June 1st Sunday We have all been to church to day.
The young people went to walk to the hoe shop
& [illegible] before meeting. Mr Ames Miss Linscot
Orinthia, Susan & self came home at noon. After
meeting Lavinia came home with us Oakes A
carried them to a sing to our meeting house
and then O & L home I feel rather down
hearted to night & have been for two or three days
The young people gathered today for a sing at the meeting house. Oakes Angier and his brothers, perhaps, accompanied Orinthia, her friend Frances, and Cousin Lavinia to the church for an evening that was probably more lively and joyous than the two sermons they had listened to earlier. They sang and socialized.
Evelina was neither lively nor joyous. She was “down hearted,” and no singing or June sunshine seemed to make it better. Where did her blues come from? Was she upset with Oakes for some reason? Did she reconsider her friendship with Orinthia and find their age difference suddenly unbridgeable? Was she tired from the spring cleaning? She doesn’t mention a particular instance that could have set off a mild depression.
In 1851, Evelina was in her early forties, an age subject to the physical effects of “change of life,” a condition that 19th century women wouldn’t have known much about, much less admitted to if they did. The formal and fastidious norms of the day abhorred words that alluded to specific female conditions.
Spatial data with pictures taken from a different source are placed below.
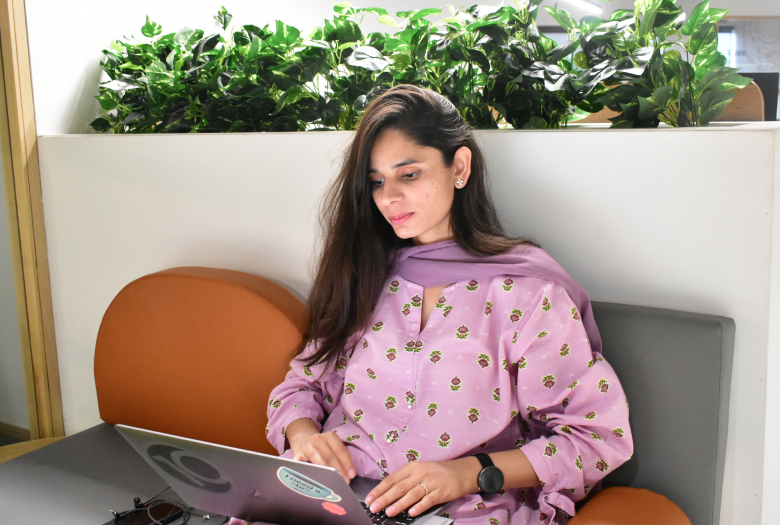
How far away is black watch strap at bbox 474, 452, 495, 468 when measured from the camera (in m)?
1.19

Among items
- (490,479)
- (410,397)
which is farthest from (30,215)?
(490,479)

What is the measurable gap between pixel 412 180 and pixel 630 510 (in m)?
0.76

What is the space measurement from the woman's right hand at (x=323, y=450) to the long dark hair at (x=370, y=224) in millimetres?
181

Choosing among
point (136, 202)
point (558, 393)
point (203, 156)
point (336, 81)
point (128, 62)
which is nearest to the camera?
point (558, 393)

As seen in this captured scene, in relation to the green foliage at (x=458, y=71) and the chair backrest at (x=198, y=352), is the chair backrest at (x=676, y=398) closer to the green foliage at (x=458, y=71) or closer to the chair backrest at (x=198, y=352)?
the green foliage at (x=458, y=71)

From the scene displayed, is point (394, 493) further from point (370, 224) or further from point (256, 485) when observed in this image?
point (370, 224)

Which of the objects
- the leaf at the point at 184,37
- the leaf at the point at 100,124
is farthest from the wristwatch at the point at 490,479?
the leaf at the point at 100,124

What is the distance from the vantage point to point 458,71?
5.34ft

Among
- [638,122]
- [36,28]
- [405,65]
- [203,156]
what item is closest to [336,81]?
[405,65]

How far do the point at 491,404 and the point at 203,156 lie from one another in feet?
3.92

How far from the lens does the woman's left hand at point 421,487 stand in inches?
44.4

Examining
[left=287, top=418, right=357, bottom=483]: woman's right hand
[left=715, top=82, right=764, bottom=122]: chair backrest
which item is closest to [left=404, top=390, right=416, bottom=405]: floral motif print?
[left=287, top=418, right=357, bottom=483]: woman's right hand

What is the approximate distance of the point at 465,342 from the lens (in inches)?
50.8

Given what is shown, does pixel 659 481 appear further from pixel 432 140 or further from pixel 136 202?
pixel 136 202
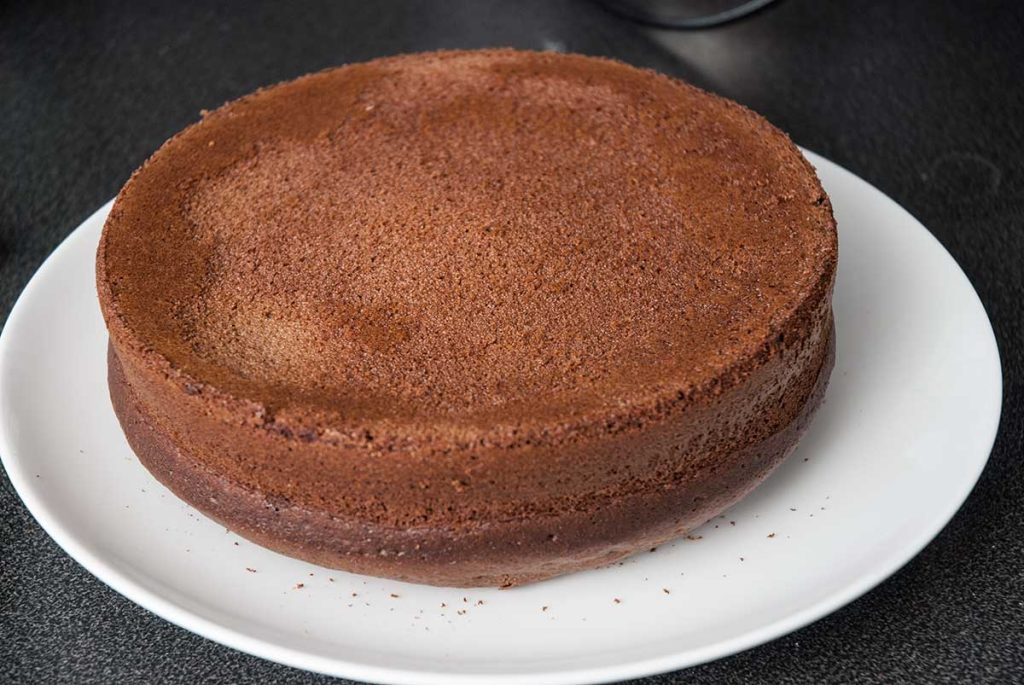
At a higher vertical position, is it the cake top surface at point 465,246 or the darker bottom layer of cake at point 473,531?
the cake top surface at point 465,246

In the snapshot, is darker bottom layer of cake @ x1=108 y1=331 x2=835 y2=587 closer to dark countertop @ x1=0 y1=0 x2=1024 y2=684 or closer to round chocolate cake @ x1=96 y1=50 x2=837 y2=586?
round chocolate cake @ x1=96 y1=50 x2=837 y2=586

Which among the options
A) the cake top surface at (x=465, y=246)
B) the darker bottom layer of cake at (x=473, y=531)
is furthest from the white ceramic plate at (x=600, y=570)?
the cake top surface at (x=465, y=246)

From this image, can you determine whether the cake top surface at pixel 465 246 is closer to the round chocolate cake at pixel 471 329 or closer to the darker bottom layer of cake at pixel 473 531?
the round chocolate cake at pixel 471 329

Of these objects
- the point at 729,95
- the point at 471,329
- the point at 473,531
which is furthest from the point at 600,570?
the point at 729,95

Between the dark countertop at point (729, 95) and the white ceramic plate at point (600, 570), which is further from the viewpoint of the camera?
the dark countertop at point (729, 95)

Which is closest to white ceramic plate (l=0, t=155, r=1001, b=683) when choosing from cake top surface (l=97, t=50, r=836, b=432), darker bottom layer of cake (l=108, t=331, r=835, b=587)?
darker bottom layer of cake (l=108, t=331, r=835, b=587)

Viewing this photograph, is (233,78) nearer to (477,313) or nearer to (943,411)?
(477,313)
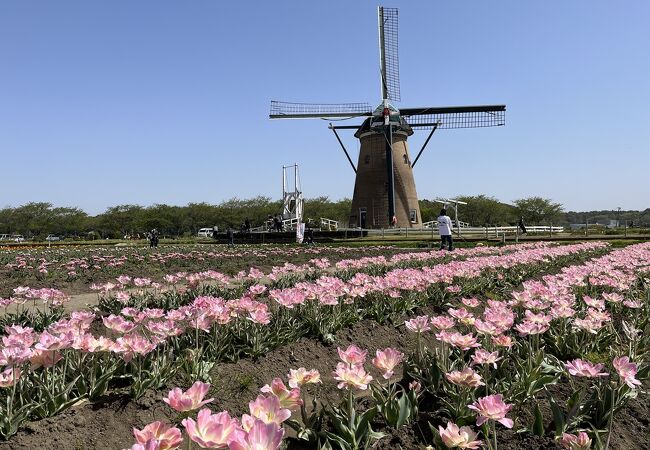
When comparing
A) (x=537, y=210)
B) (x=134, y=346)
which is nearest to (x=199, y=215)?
(x=537, y=210)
The word “pregnancy,” for instance, was indelicate; if they said anything at all, it was that a woman was “in the family way.” Some described childbirth as “being taken ill.” Menopause, a word that even some 21st century women are reticent to use, was not in Evelina’s vocabulary.
Yet a lack of understanding and the absence of social acceptance couldn’t obviate a real female condition. Evelina was at a stage in her life when the onset of menopause could begin to influence her mental and physical state. The chemistry of her body could have made her feel down-hearted without her knowing why.